### Testo selezionato
Nella sua esperienza da senatore Sandro Ruotolo aveva già avviato il percorso dei comitati territoriali contro la camorra, a Napoli Nord ed a Napoli Est. Un'esperienza che si basava sulla denuncia pubblica delle attività illegali, ma anche sul rapporto tra camorra, politica ed economia.
"Ora andiamo oltre – ha spiegato Ruotolo – noi siamo stanchi di quella Napoli lamentosa che chiede sempre aiuto ma che non si da da fare in prima persona. Qui c'è una Napoli straordinaria che agisce sui territori. Abbiamo 35 minori in galera per omicidio, quindi non è un'emergenza, e sicuramente questo fenomeno non lo risolvi non affrontando il problema della dispersione scolastica e della povertà educativa".
La critica aperta è al "Decreto Caivano" che secondo i promotori del Comitato "Disarmiamo Napoli" punta tutto esclusivamente sulla repressione, non aprendo invece un fronte culturale, fatto di interventi sul welfare, sulla scuola, sulla cultura, sulla socialità. "Invece di chiamarli topi – sottolinea Ruotolo – dobbiamo evitare che i ragazzi entrino nei circuiti della camorra", un riferimento diretto anche alle parole di Patriciello che aveva usato il termine "topi" definendo i delinquenti del Parco Verde di Caivano. Ma non solo criminalità di strada e violenza urbana, il Comitato punta anche ai rapporti con i colletti bianchi. D'altronde proprio Sandro Ruotolo da senatore si era occupato delle infiltrazioni dei clan nei Comuni campani, come a Castellammare di Stabia e Torre Annunziata. "Qui non è una questione di armi, perché è chiaro che lo Stato ha più armi – spiega Ruotolo – la camorra ha rapporti con la politica, con l'economia, con la finanza, è un fenomeno più complesso e non si può pensare di affrontarlo solo con la repressione".
"Curare un sintomo non si significa curare la malattia"

### Dati forniti

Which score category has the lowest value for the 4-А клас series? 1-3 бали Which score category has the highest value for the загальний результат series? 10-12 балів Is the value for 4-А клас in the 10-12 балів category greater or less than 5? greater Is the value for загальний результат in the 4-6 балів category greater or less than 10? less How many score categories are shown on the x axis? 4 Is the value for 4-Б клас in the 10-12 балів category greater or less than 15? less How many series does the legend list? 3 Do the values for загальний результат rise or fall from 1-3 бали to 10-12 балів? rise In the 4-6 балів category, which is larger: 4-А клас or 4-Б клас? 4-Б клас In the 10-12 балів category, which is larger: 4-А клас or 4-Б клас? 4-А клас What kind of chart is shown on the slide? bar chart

### Istruzioni operative
- A) Indica se ciascuna affermazione concorda con il testo su Ruotolo e la camorra, rispondendo sì o no e citando le parole decisive del testo: (i) da senatore Ruotolo aveva avviato comitati territoriali contro la camorra a Napoli Nord e a Napoli Est; (ii) secondo i promotori del Comitato, il "Decreto Caivano" apre un fronte culturale su scuola e welfare; (iii) da senatore Ruotolo si era occupato delle infiltrazioni dei clan in Comuni come Castellammare di Stabia e Torre Annunziata.
- B) Fornisci il seguito del testo su Ruotolo e la camorra, a partire dall'ultima frase riportata.

### Risposte numerate
- A)
(i) Sì: "Nella sua esperienza da senatore Sandro Ruotolo aveva già avviato il percorso dei comitati territoriali contro la camorra, a Napoli Nord ed a Napoli Est."
(ii) No: "punta tutto esclusivamente sulla repressione, non aprendo invece un fronte culturale"
(iii) Sì: "proprio Sandro Ruotolo da senatore si era occupato delle infiltrazioni dei clan nei Comuni campani, come a Castellammare di Stabia e Torre Annunziata"

- B)
Tra i tanti esponenti che hanno risposto all'appello di Sandro Ruotolo e Paolo Siani, ci sono anche l'ex presidente della Camera dei Deputati, Roberto Fico e lo scrittore Maurizio De Giovanni. Solo loro due che hanno affiancato Siani e Ruotolo nella presentazione del Comitato. "Nell'intervento del governo non c'è quel senso di rivoluzione culturale profonda – spiega Fico – dobbiamo dare aiuti e fondi ai Comuni con una prospettiva di almeno 20 per lavorare sul disagio giovanile. Noi dobbiamo combattere dove ci sono dei vuoti, perché i vuoti verranno riempiti, è lì che dobbiamo portare la cultura dello Stato".
Un riferimento alle scuole, alle associazioni sportive, alle piazze sociali ma anche al lavoro che è lo strumento sicuramente più efficace per sottrare forza lavoro disponibile ai clan di camorra. Proprio quel tessuto sociale e associativo ospiterà a gennaio un grande meeting che il Comitato vuole realizzare incontrano la città. "Noi abbiamo un problema che è innanzitutto culturale – sottolinea Maurizio De Giovanni – a Napoli convivono due culture e due scale valoriali, una è quella criminale e l'altra è quella civile, quello che sta facendo il governo ha un problema nelle modalità di intervento, curare un sintomo non significa curare una malattia".
Lo scrittore napoletano fu tra quelli, dopo l'omicidio di Giogiò Cutolo, a indicare una strada diversa davanti alle richieste esclusivamente repressive che arrivavano da diversi ambienti. In quella occasione De Giovanni disse che bisogna salvare chi a 16 anni aveva una pistola in mano, altrimenti non lo avrebbe salvato nessuno. E' proprio questa differenza di approccio che contraddistingue l'iniziativa di "Disarmiamo Napoli" rispetto ad altri. "Noi dobbiamo combattere la cultura con la cultura, combattere i disvalori della malavita con i valori civili, è questa la battaglia" conclude lo scrittore.